> _Given request_
The records below must be duplicated exactly, character for character.
══════
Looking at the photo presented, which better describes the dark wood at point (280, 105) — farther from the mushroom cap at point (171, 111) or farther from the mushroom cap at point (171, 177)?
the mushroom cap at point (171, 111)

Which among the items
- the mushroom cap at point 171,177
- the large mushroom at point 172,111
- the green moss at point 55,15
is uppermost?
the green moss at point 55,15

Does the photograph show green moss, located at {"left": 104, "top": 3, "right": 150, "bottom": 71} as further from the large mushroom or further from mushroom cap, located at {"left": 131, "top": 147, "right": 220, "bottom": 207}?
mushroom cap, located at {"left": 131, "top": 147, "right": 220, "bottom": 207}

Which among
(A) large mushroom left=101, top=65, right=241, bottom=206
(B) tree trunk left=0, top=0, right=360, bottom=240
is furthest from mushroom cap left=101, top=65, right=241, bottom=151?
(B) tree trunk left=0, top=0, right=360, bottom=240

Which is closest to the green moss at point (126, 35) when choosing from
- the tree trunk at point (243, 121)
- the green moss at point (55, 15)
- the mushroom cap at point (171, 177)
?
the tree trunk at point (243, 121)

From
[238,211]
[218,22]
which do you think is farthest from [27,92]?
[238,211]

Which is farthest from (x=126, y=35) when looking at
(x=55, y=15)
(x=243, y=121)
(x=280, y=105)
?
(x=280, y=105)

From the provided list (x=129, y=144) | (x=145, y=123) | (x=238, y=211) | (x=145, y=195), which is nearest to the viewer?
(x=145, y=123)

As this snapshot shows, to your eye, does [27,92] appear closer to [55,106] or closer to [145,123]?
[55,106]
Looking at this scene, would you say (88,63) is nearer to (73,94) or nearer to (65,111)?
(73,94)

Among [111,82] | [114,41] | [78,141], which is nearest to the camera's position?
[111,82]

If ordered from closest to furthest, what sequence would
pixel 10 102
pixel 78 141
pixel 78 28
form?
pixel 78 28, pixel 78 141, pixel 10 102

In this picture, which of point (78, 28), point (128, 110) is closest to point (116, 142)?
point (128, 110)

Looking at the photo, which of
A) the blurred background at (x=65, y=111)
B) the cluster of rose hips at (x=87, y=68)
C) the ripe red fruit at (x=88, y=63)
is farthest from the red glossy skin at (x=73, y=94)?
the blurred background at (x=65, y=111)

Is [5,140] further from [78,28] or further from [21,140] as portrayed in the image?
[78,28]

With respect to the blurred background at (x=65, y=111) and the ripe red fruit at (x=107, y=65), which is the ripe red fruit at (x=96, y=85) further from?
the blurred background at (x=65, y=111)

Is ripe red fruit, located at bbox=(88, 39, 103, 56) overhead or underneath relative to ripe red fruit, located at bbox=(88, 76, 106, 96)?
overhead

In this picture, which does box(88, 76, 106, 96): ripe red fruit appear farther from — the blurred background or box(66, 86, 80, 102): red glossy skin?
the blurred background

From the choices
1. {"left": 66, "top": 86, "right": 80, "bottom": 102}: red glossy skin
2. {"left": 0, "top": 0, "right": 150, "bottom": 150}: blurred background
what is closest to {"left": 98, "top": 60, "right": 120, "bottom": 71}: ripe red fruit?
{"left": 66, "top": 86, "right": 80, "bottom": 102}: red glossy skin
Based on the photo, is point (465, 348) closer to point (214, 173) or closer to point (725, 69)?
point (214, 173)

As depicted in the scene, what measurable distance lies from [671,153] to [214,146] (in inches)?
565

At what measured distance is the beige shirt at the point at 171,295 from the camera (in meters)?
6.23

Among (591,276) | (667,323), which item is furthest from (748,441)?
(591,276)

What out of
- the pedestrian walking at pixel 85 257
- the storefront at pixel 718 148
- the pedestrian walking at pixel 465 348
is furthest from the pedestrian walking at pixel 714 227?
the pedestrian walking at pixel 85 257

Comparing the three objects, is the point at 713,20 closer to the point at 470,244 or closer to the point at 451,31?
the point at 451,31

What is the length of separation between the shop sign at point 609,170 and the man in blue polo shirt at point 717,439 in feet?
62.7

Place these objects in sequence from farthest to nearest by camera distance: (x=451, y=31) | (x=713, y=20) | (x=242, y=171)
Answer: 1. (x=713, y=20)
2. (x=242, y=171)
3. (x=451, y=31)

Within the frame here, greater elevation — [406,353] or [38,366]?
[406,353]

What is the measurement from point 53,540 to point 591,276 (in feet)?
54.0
══════
> _Reply to the task_
Looking at the photo presented, which better describes the dark wood at point (280, 105) — farther from the mushroom cap at point (171, 111) or farther from the mushroom cap at point (171, 177)?
the mushroom cap at point (171, 111)

Which among the items
- the mushroom cap at point 171,177
- the large mushroom at point 172,111
- the green moss at point 55,15
is uppermost?
the green moss at point 55,15

Does the photograph show green moss, located at {"left": 104, "top": 3, "right": 150, "bottom": 71} as further from the large mushroom or further from mushroom cap, located at {"left": 131, "top": 147, "right": 220, "bottom": 207}?
mushroom cap, located at {"left": 131, "top": 147, "right": 220, "bottom": 207}

Which among
(A) large mushroom left=101, top=65, right=241, bottom=206
(B) tree trunk left=0, top=0, right=360, bottom=240
is furthest from mushroom cap left=101, top=65, right=241, bottom=151?
(B) tree trunk left=0, top=0, right=360, bottom=240

Which is closest to the green moss at point (126, 35) when choosing from
- the tree trunk at point (243, 121)
- the green moss at point (55, 15)
- the mushroom cap at point (171, 177)
?
the tree trunk at point (243, 121)

From
[238,211]
[218,22]
which do you think is farthest from [27,92]?
[238,211]

Which is farthest from (x=126, y=35) when looking at
(x=55, y=15)
(x=243, y=121)
(x=280, y=105)
?
(x=280, y=105)

From the provided list (x=129, y=144) | (x=145, y=123) | (x=238, y=211) | (x=145, y=195), which is nearest to the viewer?
(x=145, y=123)

As this snapshot shows, to your eye, does [27,92] appear closer to [55,106] or closer to [145,123]?
[55,106]
Looking at this scene, would you say (88,63) is nearer to (73,94) or nearer to (65,111)?
(73,94)

Among [111,82] | [114,41] | [78,141], which is nearest to the camera's position?
[111,82]

If ordered from closest to furthest, what sequence would
pixel 10 102
pixel 78 141
pixel 78 28
form?
pixel 78 28, pixel 78 141, pixel 10 102

In this picture, which of point (78, 28), point (128, 110) is closest to point (116, 142)?
point (128, 110)

Looking at the photo, which of
A) the blurred background at (x=65, y=111)
B) the cluster of rose hips at (x=87, y=68)
C) the ripe red fruit at (x=88, y=63)
is farthest from the red glossy skin at (x=73, y=94)?
the blurred background at (x=65, y=111)

Is [5,140] further from [78,28] or further from [21,140] as portrayed in the image?
[78,28]

With respect to the blurred background at (x=65, y=111) and the ripe red fruit at (x=107, y=65), which is the ripe red fruit at (x=96, y=85) further from?
the blurred background at (x=65, y=111)

Is ripe red fruit, located at bbox=(88, 39, 103, 56) overhead or underneath relative to ripe red fruit, located at bbox=(88, 76, 106, 96)?
overhead

In this picture, which does box(88, 76, 106, 96): ripe red fruit appear farther from — the blurred background or box(66, 86, 80, 102): red glossy skin?
the blurred background

From the choices
1. {"left": 66, "top": 86, "right": 80, "bottom": 102}: red glossy skin
2. {"left": 0, "top": 0, "right": 150, "bottom": 150}: blurred background
what is closest to {"left": 98, "top": 60, "right": 120, "bottom": 71}: ripe red fruit?
{"left": 66, "top": 86, "right": 80, "bottom": 102}: red glossy skin
Based on the photo, is point (465, 348) closer to point (214, 173) or closer to point (725, 69)?
point (214, 173)

As depicted in the scene, what measurable distance lies from [671,153] to [214,146] (in inches)?
565

At what measured distance is the beige shirt at the point at 171,295 from the camera (in meters)?
6.23

Among (591,276) | (667,323), which item is furthest from (748,441)?
(591,276)

What out of
- the pedestrian walking at pixel 85 257
- the storefront at pixel 718 148
- the pedestrian walking at pixel 465 348
is furthest from the pedestrian walking at pixel 714 227?
the pedestrian walking at pixel 85 257

Comparing the three objects, is the point at 713,20 closer to the point at 470,244 or closer to the point at 451,31?
the point at 451,31

What is the length of separation between the shop sign at point 609,170 and the man in blue polo shirt at point 717,439 in feet?
62.7

Place these objects in sequence from farthest to nearest by camera distance: (x=451, y=31) | (x=713, y=20) | (x=242, y=171)
Answer: 1. (x=713, y=20)
2. (x=242, y=171)
3. (x=451, y=31)

Within the frame here, greater elevation — [406,353] or [38,366]?
[406,353]

What is the measurement from point 53,540 to point 591,276 (in feet)?
54.0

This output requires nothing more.